**EXERCISE DIRECTIONS**
Reproduce the HER2 scoring discussion from "The pathologist intra-observer" up to and including "sample is available.", switching "learning curve" to "training effect".

[READING PASSAGE Boundary: Start]

The pathologist intra-observer agreement was slightly better than that with the digital analysis. However, the DA appeared to be more accurate in detection of FISH-positive patients. Interestingly, the second visual evaluation (VE2) was slightly more "sensitive" than VE1: it detected more 2+ patients and rescued 1 FISH-positive patient from the 0/1+ category by VE1. It is likely that this increase of sensitivity is a result of a learning curve - the pathologist adapting to evaluation of small samples of tissue in the TMAs as opposed to the IHC whole section slides used in routine pathology practice. This aspect may present additional benefit of the DA not only in the TMA analyses but also when a small tumour sample is available.
Objectivity of the digital analysis depends on numerous factors ; one particular factor is the accuracy of tumour tissue sampling for the analysis. If non-tumour tissue is included in the analysis, it may "dilute" the percentage of positive cells. In our experiment, no manual or automated annotation of the tumour tissue was performed, nevertheless, the DA recruited more 2+ and 3+ spots and patients than VE. Inevitably, our TMA spots contained variable proportions of tumour and non-tumour tissues and the digital analysis results could have been distorted without proper selection of the tumour tissue. However, since the membrane connectivity is a non-cell-based estimate and does not require distinction between tumour and non-tumour cells, the only prerequisite for the digital analysis was a sufficient amount but not proportion of tumour tissue in the ROI. This also provided the benefit of avoiding manual annotation of the ROI - the laborious and potentially biasing step of the image analysis.
With regard to detection of FISH-positive patients, the digital analysis provided maximum accuracy of IHC interpretation possible in our TMAs. As outlined in the Results section, the "false-positive" and "false-negative" cases by DAmax were also discrepant by VE1max and VE2max and most likely represented a true biological variation of HER2 gene amplification and expression and/or possible issues in tissue processing [21–26]. Although HER2 FISH status is commonly used as a "gold standard" in HER2 IHC studies, in a small proportion of cases it may remain discrepant due to tissue heterogeneity, CEP17 polysomy/amplification (if only HER2/CEP17 ratio is used to define the HER2 status), or other unrecognized causes of variation [27–30]. Our data reveal a subpopulation of patients where conventional HER2 FISH positivity criteria based on HER2/CEP17 ratio may be not sufficient and support the need to further explore the biological continuum of HER2 positivity and clinical relevance of the test [30–33]. Although analysis of this complexity is beyond the scope of the present study, it is important to note that the membrane connectivity estimate represents a continuous variable of HER2 expression by IHC and can serve better than categorical IHC score in statistical analyses exploring the relationships of HER2 expression and amplification. In support of this perspective, we found significant correlations of the IHC membrane connectivity with the FISH results: HER2 copy number (r = 0.67), HER2/CEP17 ratio (r = 0.57), and mean CEP17 number per cell (r = 0.39), similar to the recent report of Vranek et al  (although the correlation to CEP17 did not reach statistical significance in this study of patients with the CEP17 polysomy). Of note, automation and further quantification of the FISH testing, with increase of accuracy and capacity of the test, seems to be an important step to further progress.

[READING PASSAGE Boundary: End]
[DATA SHOWN Boundary: Start]

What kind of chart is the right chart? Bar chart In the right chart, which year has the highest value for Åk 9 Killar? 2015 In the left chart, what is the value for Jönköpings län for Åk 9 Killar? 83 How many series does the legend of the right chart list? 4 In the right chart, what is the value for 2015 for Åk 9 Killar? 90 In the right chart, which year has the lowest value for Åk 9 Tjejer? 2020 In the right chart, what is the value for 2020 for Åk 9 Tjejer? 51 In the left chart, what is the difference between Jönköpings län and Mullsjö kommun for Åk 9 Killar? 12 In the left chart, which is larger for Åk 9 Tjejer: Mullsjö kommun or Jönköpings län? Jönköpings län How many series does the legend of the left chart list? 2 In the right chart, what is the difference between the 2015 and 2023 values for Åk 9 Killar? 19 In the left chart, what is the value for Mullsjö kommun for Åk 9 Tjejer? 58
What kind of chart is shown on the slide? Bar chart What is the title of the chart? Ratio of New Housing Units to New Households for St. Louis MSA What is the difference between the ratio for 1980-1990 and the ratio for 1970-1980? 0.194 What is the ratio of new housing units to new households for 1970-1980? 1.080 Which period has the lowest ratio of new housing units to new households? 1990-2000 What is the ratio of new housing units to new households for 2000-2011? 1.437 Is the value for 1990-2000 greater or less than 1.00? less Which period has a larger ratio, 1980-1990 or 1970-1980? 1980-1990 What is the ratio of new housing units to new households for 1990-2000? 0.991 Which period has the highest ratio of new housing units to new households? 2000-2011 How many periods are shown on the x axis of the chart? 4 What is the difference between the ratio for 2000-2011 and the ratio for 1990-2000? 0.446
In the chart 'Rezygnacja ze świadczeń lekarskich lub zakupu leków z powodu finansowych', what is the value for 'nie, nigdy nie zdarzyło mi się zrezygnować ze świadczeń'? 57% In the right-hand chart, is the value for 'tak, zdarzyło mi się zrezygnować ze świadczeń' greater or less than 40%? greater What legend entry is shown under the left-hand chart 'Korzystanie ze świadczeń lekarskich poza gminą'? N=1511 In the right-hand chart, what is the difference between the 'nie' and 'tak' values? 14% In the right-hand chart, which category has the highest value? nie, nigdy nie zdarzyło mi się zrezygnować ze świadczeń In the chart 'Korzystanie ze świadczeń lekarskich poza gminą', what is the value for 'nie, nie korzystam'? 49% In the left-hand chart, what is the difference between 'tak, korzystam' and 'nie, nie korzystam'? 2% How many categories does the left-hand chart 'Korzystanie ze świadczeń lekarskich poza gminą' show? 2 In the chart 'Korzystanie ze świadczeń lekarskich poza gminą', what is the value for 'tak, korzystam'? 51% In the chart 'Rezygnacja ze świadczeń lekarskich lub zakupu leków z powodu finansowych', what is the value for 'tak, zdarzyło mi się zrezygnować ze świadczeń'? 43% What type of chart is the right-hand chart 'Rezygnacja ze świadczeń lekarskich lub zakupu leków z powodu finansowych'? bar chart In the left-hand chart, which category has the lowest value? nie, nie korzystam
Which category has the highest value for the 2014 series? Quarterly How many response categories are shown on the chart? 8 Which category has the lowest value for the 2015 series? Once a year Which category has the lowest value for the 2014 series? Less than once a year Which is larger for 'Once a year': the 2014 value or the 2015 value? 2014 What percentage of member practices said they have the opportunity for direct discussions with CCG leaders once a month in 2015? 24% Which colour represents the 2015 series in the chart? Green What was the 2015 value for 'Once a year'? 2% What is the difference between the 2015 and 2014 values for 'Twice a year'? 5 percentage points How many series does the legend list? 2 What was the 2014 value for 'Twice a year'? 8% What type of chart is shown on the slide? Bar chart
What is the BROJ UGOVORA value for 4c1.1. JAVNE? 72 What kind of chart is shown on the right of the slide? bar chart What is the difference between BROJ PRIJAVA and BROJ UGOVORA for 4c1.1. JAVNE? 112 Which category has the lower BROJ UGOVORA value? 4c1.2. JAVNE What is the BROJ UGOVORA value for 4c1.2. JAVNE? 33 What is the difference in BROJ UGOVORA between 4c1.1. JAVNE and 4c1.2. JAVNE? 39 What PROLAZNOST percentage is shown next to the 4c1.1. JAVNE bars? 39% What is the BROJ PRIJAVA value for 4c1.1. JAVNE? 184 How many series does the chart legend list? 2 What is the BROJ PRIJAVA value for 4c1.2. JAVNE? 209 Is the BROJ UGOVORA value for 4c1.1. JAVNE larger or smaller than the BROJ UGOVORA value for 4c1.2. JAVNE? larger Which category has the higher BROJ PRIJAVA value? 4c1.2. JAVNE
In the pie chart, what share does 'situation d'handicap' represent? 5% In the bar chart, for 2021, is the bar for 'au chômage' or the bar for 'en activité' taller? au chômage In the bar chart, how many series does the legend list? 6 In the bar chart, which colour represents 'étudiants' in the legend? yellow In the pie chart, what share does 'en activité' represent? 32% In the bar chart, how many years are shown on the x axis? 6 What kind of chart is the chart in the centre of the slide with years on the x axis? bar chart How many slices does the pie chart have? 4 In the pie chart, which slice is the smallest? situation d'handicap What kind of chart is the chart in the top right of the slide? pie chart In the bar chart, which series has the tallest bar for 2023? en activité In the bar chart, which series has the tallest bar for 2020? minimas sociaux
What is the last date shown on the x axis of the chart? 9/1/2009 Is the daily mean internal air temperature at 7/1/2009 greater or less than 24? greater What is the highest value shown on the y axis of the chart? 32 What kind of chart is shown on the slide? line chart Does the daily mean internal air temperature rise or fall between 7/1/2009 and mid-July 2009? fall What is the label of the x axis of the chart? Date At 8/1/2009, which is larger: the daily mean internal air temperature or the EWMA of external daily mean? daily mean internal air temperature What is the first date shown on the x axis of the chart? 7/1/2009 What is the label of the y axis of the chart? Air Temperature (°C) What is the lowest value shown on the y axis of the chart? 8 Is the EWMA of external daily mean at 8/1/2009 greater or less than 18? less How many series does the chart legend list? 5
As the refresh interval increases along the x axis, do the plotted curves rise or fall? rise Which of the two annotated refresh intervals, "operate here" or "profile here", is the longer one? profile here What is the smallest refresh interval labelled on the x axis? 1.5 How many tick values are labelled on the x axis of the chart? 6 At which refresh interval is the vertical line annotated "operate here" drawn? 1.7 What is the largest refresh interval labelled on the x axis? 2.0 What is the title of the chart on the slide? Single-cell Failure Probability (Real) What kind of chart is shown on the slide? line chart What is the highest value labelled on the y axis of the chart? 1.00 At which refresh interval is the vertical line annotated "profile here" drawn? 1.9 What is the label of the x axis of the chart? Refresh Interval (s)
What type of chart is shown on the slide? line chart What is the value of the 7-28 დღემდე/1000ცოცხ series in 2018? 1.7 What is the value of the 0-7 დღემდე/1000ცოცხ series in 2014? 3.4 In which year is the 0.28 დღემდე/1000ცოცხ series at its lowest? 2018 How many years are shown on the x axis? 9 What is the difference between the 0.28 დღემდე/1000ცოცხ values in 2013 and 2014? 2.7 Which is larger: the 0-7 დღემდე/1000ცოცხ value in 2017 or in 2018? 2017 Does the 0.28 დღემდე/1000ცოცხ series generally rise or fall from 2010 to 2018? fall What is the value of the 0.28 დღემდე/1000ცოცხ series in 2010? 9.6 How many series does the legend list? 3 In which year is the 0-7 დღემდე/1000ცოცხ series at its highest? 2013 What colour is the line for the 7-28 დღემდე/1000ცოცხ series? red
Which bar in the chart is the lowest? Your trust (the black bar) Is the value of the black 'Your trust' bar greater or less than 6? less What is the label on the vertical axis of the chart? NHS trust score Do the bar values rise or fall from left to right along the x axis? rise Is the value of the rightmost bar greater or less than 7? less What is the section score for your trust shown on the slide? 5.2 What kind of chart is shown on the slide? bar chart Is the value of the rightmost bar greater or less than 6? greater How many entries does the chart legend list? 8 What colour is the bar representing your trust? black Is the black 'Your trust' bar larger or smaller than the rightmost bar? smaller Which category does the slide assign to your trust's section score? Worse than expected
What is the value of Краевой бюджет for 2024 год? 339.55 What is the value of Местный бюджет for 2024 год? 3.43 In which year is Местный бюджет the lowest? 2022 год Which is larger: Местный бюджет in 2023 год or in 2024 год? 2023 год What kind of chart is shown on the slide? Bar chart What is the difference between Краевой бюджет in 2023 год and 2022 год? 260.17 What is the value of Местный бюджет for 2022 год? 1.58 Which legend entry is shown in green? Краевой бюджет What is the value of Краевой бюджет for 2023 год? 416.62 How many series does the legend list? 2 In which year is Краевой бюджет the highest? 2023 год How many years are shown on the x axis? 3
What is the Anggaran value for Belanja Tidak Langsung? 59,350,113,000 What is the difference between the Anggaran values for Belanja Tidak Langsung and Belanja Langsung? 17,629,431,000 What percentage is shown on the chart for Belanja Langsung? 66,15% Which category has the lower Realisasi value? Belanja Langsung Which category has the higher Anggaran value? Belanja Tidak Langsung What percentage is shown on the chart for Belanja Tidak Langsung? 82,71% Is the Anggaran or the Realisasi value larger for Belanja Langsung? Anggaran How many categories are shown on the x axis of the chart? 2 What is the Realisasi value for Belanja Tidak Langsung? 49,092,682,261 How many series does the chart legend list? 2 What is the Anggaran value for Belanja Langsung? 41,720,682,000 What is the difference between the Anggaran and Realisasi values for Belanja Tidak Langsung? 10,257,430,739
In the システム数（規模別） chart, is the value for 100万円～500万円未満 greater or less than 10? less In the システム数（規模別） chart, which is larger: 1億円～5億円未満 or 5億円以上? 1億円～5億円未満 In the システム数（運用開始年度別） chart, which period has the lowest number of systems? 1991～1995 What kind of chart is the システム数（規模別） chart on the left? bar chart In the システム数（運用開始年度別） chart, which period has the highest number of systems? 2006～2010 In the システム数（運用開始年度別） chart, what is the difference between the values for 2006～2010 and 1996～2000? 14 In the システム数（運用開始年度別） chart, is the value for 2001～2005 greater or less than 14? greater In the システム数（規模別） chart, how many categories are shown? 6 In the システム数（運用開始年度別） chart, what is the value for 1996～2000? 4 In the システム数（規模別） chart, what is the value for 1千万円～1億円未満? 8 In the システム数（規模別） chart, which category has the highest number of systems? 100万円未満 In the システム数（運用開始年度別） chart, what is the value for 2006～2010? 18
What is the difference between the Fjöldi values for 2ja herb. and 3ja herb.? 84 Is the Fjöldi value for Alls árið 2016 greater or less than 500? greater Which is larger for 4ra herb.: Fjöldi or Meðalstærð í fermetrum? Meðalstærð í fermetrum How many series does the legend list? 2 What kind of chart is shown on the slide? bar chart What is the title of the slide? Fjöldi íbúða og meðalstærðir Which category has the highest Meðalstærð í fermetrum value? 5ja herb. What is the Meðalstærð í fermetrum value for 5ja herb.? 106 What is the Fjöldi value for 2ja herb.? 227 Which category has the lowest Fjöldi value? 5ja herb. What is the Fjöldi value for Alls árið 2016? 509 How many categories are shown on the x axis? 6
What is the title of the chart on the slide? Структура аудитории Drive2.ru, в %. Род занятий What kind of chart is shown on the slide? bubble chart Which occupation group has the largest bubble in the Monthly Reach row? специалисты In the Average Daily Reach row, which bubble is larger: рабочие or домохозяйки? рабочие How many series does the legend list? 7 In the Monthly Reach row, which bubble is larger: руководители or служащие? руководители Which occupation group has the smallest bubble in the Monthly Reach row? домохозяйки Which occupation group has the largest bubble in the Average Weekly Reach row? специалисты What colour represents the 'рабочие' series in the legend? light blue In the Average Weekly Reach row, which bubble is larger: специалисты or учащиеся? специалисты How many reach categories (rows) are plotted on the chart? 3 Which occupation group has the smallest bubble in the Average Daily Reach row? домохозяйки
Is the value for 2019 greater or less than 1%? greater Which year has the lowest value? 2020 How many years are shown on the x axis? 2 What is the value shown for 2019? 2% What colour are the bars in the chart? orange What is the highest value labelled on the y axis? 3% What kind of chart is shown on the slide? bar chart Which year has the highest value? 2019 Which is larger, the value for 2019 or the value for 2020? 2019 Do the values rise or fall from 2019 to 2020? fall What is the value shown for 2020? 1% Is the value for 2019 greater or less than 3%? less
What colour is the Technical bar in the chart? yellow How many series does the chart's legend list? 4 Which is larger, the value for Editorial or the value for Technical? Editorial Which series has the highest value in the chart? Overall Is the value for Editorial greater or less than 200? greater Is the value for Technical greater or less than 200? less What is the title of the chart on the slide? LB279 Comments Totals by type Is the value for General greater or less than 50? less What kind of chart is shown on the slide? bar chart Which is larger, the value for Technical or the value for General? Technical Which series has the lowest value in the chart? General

[DATA SHOWN Boundary: End]

**ANSWER AREA**
The pathologist intra-observer agreement was slightly better than that with the digital analysis. However, the DA appeared to be more accurate in detection of FISH-positive patients. Interestingly, the second visual evaluation (VE2) was slightly more "sensitive" than VE1: it detected more 2+ patients and rescued 1 FISH-positive patient from the 0/1+ category by VE1. It is likely that this increase of sensitivity is a result of a training effect - the pathologist adapting to evaluation of small samples of tissue in the TMAs as opposed to the IHC whole section slides used in routine pathology practice. This aspect may present additional benefit of the DA not only in the TMA analyses but also when a small tumour sample is available.